1 Nisan 2013 Pazartesi

Anneler Gününde Aldığım En güzel Armağan...


Birinci resimde Burcu ve komşumuz Nathaly Paris'in ünlü DisneylandEğlence Merkezinde,ikinci resimde ise Ebru Eyfel kulesinin altında gözüküyor.
  Son koyduğum görsel ise 11 Haziran 1997 tarihli Milliyet Gazetesi haberi. Bu haberde bugünkü yazımda anlatacağım U.F.A.M yarışmasının sonuçları anlatılıyor.

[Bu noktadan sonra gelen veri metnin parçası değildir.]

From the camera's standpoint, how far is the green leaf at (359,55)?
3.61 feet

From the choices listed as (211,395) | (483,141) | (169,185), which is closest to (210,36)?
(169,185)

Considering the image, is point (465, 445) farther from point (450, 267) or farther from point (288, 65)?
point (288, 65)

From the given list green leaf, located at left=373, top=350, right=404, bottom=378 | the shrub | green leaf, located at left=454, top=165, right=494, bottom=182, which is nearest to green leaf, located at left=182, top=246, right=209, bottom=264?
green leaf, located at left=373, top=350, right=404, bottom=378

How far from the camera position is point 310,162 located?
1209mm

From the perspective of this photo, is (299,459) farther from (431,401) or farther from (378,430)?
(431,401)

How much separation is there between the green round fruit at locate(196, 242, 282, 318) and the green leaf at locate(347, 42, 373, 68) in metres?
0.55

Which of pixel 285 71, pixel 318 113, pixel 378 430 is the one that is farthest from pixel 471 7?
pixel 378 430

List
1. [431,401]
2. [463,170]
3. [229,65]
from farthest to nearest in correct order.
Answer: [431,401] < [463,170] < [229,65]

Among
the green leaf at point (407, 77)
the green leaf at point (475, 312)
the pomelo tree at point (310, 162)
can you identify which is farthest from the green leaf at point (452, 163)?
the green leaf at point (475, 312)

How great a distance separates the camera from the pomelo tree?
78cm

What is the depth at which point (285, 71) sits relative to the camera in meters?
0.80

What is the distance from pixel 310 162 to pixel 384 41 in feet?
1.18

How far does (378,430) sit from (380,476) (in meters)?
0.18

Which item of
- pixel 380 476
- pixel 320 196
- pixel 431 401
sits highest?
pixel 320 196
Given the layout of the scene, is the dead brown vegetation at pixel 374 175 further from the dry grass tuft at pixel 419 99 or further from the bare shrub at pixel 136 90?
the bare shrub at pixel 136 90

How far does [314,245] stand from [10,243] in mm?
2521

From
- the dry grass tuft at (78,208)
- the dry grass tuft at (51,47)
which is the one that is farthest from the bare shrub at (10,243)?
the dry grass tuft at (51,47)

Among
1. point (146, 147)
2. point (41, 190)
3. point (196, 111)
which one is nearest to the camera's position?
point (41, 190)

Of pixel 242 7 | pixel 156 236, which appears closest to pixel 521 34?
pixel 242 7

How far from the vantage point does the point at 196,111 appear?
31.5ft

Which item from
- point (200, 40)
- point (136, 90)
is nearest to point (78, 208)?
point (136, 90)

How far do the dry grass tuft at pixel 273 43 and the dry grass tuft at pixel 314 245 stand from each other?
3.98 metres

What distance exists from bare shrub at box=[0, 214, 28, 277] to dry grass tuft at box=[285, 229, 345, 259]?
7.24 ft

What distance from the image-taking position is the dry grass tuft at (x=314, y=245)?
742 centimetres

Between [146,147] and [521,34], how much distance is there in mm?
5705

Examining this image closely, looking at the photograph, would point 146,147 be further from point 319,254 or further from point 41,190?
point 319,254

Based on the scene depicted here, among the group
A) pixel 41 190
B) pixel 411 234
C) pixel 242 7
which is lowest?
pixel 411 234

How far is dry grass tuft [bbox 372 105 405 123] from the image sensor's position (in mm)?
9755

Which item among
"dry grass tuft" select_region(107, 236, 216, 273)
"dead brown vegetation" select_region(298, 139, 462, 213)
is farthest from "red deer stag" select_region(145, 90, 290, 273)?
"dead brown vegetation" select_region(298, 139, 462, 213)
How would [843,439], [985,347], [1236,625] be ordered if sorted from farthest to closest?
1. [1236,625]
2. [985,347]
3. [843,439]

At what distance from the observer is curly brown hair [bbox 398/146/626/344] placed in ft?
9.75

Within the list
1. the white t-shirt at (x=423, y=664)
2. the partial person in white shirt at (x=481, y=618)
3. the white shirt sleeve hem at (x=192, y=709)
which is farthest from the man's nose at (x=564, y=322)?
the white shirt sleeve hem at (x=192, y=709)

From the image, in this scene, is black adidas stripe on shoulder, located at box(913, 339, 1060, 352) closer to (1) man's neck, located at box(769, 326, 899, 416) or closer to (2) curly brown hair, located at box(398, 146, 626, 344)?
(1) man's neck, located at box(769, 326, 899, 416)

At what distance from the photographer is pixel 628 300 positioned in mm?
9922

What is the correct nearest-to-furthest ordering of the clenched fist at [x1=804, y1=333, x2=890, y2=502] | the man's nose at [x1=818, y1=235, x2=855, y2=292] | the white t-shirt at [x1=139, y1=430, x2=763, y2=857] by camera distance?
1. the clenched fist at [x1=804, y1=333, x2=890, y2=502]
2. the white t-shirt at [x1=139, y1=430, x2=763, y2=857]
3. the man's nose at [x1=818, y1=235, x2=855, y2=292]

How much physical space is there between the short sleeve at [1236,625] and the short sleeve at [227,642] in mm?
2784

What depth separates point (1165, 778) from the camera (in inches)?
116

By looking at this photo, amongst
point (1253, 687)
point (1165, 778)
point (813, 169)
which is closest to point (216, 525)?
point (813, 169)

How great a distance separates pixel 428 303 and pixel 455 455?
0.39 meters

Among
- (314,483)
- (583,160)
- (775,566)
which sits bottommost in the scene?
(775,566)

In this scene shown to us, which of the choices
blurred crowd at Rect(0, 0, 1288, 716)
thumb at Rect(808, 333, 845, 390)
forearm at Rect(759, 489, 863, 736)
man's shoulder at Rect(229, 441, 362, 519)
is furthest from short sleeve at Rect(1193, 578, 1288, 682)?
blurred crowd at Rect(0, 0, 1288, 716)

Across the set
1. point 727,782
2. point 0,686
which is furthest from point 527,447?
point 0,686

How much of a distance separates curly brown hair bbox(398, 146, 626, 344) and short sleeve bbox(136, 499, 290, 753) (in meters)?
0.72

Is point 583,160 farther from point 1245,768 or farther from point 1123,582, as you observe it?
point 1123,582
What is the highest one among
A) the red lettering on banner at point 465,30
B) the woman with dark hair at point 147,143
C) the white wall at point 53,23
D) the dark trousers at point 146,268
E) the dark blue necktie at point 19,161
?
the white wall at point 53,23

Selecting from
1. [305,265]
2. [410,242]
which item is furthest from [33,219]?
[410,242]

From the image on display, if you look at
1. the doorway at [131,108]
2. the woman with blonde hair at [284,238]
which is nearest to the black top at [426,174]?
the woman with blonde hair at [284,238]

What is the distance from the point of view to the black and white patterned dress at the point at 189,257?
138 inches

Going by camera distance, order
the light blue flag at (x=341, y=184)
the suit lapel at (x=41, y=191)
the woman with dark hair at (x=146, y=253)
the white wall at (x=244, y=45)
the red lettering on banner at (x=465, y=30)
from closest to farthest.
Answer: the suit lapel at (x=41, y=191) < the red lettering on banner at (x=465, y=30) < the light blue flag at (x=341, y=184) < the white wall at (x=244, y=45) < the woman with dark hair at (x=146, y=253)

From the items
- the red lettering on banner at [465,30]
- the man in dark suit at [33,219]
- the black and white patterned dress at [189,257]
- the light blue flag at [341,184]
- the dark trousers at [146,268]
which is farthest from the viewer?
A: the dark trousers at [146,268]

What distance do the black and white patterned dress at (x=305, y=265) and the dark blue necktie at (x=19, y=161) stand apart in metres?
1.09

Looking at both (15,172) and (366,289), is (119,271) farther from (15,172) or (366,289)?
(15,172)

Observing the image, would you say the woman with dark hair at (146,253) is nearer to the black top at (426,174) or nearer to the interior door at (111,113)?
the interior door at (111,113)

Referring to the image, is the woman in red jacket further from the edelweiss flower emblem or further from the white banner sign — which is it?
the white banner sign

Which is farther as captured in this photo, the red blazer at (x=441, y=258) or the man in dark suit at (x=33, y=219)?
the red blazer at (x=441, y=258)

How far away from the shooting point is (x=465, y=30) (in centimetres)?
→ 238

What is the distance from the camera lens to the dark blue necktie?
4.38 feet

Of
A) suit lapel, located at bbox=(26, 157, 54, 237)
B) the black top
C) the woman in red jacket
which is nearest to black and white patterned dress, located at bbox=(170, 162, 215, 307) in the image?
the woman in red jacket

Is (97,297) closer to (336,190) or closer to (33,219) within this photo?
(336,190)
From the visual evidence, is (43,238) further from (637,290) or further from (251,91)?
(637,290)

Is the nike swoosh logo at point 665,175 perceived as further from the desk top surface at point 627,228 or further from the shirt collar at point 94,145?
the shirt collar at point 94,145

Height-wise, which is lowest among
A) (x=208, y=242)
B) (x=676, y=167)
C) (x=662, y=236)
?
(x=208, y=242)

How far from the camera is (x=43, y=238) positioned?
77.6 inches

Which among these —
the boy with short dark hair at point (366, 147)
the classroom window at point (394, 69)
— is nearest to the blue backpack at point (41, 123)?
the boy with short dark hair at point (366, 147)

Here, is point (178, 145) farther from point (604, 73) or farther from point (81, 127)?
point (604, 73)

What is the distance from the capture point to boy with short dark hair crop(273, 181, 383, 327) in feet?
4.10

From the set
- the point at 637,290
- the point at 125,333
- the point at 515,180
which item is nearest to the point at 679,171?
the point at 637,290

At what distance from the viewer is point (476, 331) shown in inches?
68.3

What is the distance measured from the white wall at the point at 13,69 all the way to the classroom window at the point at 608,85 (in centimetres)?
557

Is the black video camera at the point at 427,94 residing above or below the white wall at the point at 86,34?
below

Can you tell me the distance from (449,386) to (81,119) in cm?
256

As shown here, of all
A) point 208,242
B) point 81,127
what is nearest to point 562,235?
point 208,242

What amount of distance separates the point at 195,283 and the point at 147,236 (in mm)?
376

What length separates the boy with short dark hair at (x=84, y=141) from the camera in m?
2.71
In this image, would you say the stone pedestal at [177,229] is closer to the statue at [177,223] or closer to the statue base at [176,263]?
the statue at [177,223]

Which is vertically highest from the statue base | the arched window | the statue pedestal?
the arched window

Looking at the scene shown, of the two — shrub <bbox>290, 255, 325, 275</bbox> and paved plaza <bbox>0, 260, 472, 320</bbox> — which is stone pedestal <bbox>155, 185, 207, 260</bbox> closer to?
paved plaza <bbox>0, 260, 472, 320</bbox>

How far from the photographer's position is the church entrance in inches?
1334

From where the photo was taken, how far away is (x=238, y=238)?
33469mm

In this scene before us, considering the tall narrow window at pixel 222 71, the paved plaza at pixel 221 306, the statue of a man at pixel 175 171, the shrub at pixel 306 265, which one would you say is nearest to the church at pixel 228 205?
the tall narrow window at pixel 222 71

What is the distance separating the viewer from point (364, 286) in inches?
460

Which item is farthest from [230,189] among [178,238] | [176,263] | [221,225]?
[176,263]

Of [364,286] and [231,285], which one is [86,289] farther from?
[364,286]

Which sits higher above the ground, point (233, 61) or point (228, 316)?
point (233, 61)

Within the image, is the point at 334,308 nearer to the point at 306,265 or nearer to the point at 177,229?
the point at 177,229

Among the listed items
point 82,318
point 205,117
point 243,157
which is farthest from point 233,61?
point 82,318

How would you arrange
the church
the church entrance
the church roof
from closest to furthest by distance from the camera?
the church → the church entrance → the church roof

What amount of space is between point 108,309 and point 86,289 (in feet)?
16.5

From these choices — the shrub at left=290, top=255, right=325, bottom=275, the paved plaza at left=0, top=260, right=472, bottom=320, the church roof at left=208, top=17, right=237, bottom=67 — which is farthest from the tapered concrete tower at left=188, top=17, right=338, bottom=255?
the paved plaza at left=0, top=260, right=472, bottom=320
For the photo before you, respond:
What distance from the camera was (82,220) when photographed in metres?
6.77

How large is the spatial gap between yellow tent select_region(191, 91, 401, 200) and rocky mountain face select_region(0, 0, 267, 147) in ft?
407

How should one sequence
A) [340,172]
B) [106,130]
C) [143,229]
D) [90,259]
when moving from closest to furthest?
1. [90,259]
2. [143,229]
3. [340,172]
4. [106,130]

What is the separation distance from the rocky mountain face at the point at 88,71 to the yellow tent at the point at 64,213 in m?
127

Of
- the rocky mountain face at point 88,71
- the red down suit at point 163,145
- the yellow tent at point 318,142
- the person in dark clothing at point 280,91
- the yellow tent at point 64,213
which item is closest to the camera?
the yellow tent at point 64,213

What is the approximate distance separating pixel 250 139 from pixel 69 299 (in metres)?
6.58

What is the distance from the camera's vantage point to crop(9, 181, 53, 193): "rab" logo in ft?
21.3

  Mayıs başında Türkiye'ye dönmek zorunda idim. Zira İstanbul'da da yapmam gereken işler vardı ve o tarihlerde İstanbul'da bulunmak zorunda idim. Burcu Göker'in 11 Mayıs 1997 günü Paris'te çok önemli bir Uluslar arası Keman yarışmasına katılacağını biliyordum.Ne yazık ki o tarihlerde Paris'te olmam imkansızdı. İçim parçalanarak Burcu'yu ablasına emanet edip Paris'ten İstanbul'a hareket ettim. İstanbul'da bulunduğum o günlerde içim içime sığmıyordu. Evet ablasına çok güveniyordum, en az benim kadar Burcu'ya ihtimam göstereceğine emindim, ama o zorlu günlerinde çocuğumun yanında olmak isterdim.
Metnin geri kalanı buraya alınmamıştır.